Yarns and fabrics’ look recalls the small ruffles of the aquatic masses where brightness mixes together with some more opaque mattery shadows drawing inspiration from the three consistencies of water: liquid, solid and gaseous. Final results reflect the lightness and the slipperiness, vitreous, plastic, opalescent and shimmering aspects which refer to the living matter and unreal shades of molluscs and colourful and imaginary shells, the ones of underwater vegetation in continuous movement as well as irregular, shaded decorations, fleeing within printed fabrics, jacquards and misting washed-out fabrics. Silken looks (both natural and man-made), plain and even slightly waved, play an important role and they are based on yarns with consequent composition and medium-fine and fine count. Outwear evolution and merger with lingerie and sportswear, summer velvet fabrics, pleated silks, airy laces and soft drapery, organza, georgette and tulle. Overlapping of fabric and voile for 3D changing effects. High-quality polyamide and polyester for dusters and lofty and pleated coats. Light and compact knitted items or coloured mesh too. Jacquard jersey with patterns imitating digital ones.

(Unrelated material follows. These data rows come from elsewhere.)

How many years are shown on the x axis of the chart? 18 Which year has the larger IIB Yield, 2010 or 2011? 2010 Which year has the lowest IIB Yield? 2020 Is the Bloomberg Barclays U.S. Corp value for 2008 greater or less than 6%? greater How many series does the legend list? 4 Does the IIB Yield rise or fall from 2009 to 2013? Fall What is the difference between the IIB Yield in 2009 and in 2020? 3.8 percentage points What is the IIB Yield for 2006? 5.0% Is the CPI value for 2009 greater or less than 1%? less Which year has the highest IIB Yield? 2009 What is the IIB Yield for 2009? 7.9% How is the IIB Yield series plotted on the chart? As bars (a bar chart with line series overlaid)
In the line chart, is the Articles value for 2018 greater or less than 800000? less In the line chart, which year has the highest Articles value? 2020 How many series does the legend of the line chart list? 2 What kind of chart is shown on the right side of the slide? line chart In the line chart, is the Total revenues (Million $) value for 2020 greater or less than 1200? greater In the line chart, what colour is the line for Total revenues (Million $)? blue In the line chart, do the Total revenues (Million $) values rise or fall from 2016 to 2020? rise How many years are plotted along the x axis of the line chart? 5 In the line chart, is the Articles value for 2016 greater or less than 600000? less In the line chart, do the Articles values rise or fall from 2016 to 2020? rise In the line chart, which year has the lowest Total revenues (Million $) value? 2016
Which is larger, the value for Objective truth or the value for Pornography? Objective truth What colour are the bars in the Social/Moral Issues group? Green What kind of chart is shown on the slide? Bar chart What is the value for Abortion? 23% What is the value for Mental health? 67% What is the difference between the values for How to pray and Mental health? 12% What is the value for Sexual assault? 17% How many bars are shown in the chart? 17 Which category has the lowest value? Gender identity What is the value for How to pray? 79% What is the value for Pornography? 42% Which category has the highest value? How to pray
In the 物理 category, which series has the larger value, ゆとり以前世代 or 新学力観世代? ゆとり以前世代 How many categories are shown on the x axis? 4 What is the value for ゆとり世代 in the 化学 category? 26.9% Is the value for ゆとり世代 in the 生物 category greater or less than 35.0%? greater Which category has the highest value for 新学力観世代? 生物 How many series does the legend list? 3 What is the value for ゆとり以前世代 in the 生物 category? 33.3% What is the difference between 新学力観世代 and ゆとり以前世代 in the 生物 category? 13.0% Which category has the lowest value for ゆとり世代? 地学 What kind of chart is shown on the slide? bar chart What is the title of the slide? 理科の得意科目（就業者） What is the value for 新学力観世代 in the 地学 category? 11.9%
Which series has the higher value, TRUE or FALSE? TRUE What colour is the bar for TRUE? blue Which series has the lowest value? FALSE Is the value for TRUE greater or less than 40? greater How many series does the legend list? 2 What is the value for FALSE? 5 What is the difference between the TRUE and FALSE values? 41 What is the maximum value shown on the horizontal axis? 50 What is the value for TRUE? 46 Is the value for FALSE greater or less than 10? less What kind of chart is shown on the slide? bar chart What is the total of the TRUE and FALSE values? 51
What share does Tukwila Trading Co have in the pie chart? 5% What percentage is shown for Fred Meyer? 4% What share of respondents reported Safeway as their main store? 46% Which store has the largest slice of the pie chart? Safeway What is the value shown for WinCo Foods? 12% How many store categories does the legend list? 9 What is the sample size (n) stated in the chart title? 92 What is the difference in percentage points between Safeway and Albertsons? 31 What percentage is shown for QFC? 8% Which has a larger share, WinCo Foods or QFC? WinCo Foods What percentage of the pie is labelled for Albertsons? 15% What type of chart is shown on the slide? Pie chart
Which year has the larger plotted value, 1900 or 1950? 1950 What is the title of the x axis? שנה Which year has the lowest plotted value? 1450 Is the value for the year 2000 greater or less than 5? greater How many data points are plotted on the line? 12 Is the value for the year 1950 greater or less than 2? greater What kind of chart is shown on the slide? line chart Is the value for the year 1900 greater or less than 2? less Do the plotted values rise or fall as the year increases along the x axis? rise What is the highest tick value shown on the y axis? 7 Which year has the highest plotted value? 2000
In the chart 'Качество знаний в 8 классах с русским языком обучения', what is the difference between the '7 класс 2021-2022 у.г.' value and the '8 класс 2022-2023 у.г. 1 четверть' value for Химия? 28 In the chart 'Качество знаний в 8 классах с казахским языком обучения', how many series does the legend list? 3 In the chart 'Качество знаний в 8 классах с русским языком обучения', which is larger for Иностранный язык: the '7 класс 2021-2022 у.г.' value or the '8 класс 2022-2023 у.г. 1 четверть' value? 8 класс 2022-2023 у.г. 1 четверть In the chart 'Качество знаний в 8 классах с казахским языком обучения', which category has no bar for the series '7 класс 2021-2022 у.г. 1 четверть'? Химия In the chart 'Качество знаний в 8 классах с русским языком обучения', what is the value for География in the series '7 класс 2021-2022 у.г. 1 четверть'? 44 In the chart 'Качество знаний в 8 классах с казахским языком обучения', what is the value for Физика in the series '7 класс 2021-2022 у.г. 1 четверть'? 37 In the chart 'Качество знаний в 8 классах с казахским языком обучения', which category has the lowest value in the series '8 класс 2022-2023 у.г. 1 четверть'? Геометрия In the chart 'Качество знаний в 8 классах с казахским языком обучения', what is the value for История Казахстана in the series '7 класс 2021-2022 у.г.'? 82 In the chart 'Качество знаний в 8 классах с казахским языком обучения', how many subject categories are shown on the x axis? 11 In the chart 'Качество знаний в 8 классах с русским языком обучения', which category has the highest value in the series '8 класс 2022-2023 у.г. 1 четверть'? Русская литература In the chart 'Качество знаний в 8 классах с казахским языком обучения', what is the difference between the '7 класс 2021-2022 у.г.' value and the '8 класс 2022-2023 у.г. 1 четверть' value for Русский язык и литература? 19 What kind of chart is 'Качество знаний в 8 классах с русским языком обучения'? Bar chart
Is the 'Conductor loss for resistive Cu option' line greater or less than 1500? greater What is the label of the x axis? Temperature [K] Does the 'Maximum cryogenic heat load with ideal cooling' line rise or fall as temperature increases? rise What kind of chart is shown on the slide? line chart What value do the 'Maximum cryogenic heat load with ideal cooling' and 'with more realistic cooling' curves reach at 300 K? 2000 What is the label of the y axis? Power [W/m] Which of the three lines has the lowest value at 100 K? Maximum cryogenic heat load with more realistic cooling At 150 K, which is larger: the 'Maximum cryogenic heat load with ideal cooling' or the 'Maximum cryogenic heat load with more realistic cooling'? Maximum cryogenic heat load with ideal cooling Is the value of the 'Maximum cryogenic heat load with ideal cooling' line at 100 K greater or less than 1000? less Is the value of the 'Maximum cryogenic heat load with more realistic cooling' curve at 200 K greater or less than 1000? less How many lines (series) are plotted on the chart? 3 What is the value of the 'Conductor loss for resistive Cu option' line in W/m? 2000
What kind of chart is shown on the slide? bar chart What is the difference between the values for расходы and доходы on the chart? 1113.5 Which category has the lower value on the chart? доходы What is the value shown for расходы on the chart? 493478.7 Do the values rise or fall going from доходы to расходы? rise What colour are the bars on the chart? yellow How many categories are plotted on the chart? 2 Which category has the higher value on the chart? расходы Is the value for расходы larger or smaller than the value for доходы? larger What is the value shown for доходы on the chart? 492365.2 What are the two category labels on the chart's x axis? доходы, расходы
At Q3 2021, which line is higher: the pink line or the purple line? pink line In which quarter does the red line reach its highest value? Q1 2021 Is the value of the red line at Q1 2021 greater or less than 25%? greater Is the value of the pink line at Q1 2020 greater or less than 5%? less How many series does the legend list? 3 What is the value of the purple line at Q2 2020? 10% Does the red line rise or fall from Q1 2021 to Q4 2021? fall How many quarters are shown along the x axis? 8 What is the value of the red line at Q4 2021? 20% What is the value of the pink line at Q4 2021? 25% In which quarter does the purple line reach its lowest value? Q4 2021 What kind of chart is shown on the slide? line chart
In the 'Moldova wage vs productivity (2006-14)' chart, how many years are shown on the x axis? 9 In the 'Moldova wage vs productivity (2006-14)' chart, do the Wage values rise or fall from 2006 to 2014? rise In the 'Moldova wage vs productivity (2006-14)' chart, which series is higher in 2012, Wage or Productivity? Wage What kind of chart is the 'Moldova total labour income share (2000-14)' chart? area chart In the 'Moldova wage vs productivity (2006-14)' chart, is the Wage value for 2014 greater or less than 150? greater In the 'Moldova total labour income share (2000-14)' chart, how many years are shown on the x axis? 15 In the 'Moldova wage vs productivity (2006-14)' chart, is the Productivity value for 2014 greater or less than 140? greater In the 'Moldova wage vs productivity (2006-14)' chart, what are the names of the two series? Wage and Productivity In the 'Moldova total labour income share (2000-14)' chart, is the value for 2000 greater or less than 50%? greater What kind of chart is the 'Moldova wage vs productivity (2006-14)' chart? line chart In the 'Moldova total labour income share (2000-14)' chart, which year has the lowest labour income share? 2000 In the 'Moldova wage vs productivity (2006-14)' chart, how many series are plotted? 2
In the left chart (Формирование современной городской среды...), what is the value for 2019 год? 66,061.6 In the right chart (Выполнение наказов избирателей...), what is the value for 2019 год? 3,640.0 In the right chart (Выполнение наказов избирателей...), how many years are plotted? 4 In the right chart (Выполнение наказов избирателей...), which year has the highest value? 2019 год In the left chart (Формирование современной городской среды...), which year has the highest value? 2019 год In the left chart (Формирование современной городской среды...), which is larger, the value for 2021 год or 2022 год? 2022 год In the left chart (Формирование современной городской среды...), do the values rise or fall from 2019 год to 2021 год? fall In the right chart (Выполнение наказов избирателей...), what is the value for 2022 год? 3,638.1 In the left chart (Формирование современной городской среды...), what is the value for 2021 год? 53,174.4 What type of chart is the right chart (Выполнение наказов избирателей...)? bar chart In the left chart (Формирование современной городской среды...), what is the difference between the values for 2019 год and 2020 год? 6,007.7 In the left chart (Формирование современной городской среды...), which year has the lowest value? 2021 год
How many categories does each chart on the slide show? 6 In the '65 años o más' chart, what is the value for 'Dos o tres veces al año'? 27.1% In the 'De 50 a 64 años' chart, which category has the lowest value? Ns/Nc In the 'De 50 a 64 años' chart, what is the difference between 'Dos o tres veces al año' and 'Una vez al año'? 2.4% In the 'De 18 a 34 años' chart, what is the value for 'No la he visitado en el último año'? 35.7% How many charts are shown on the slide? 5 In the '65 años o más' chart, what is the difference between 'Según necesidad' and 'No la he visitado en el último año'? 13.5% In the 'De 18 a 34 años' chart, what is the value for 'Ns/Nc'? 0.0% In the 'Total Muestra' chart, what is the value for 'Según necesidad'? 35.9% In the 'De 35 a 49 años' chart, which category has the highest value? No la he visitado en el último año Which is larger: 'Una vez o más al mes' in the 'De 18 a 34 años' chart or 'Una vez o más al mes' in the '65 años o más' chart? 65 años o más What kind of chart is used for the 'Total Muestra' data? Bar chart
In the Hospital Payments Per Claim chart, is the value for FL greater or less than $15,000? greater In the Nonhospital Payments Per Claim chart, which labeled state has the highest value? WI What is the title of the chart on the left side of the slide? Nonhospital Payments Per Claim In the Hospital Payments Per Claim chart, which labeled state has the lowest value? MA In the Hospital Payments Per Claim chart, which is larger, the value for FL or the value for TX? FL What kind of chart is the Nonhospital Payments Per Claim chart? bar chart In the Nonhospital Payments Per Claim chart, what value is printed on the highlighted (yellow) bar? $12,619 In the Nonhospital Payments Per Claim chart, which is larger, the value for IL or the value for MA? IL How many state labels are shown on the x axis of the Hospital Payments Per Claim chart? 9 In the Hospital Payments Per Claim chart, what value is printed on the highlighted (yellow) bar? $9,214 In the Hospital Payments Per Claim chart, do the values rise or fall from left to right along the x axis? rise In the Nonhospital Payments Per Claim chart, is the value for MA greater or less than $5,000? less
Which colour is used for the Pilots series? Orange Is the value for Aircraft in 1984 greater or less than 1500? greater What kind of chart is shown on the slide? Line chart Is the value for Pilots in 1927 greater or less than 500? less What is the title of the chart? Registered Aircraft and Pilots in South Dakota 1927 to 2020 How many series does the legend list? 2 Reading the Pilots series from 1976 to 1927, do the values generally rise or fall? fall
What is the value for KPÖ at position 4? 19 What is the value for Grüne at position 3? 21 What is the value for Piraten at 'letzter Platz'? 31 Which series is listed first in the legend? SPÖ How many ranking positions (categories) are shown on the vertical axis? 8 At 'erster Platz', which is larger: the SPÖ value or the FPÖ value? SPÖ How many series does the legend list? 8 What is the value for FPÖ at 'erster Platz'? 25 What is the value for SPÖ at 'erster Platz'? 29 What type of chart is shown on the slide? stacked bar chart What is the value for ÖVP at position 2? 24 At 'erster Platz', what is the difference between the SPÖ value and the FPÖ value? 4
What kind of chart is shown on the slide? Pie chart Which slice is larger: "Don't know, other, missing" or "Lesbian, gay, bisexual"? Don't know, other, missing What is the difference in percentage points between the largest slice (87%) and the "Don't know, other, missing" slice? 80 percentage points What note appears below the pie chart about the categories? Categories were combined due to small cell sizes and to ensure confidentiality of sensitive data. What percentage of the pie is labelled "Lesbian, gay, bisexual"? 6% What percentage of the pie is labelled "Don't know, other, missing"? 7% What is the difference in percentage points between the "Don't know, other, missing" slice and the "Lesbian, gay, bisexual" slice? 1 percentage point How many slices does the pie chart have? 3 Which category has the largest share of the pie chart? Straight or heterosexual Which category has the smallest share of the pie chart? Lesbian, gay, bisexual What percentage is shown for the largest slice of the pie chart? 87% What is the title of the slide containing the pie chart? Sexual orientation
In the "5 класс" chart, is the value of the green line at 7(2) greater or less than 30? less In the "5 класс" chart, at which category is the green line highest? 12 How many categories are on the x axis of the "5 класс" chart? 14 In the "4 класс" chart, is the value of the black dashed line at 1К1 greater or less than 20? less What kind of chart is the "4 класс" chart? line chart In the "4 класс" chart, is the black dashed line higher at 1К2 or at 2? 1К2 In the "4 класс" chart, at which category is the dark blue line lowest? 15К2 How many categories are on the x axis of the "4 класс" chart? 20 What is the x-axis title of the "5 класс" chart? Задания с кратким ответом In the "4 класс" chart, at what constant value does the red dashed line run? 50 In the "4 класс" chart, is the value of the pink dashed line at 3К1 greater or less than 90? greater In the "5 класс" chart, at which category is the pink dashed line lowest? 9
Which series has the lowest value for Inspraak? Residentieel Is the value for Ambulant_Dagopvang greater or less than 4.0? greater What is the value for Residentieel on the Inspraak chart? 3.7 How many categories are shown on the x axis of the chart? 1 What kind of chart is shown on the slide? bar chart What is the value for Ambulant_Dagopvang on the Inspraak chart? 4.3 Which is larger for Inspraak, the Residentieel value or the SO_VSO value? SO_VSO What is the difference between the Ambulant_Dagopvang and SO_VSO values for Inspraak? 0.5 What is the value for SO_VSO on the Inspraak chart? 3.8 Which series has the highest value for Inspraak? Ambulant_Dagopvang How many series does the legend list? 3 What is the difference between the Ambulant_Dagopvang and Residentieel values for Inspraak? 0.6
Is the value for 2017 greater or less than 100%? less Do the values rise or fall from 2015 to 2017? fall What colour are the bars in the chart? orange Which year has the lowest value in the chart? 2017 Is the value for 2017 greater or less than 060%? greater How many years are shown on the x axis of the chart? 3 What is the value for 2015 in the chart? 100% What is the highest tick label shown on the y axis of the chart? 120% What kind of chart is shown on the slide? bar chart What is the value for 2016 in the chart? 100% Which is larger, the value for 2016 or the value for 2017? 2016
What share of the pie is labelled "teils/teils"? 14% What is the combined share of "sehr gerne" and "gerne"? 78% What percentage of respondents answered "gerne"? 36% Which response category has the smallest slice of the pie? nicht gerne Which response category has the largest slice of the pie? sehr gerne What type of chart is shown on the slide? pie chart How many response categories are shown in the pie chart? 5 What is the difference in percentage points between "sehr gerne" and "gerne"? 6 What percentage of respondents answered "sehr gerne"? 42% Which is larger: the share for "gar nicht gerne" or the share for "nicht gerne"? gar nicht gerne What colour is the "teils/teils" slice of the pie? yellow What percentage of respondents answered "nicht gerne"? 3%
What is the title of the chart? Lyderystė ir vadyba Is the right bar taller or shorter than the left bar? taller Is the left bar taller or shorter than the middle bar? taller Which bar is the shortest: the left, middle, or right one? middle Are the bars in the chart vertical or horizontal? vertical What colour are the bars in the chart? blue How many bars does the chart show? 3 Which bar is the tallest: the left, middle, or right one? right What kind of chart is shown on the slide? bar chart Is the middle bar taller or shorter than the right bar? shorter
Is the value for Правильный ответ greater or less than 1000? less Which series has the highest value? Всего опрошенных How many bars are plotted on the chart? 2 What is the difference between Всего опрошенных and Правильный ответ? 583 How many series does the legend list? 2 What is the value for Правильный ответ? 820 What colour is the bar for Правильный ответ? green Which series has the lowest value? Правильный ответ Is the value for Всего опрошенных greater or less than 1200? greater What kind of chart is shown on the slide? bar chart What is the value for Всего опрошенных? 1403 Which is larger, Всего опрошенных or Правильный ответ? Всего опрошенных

Clouds and winds are celestial phenomena known by everyone, but there is also the technology working with them and conquering them. Therefore, beauty and poetry’s aspects matched together with images of the most advanced human technology. Sky, the last frontier of humans’ conquest which we represent and with airy materials that are purely man-made as well as with last-generation technological materials that embodies the savoir-faire of homo faber. Last generation materials and ultralight and hard duty technological textile products and aspects mainly semi-gloss and gloss which play on minimal but extremely innovative and airy aesthetics, on technological solidity and “airy” lightweights. PVC, elaborate denim, polyurethane and printed finishing, super fine metals, iridescences and mirror–like effects, micro fleece and protective technological materials of last generation for extreme sport and streetwear too. Parachute and other uses of monofil. Vitreous metal and plastic effects. Minimum fantasies between optical and pop.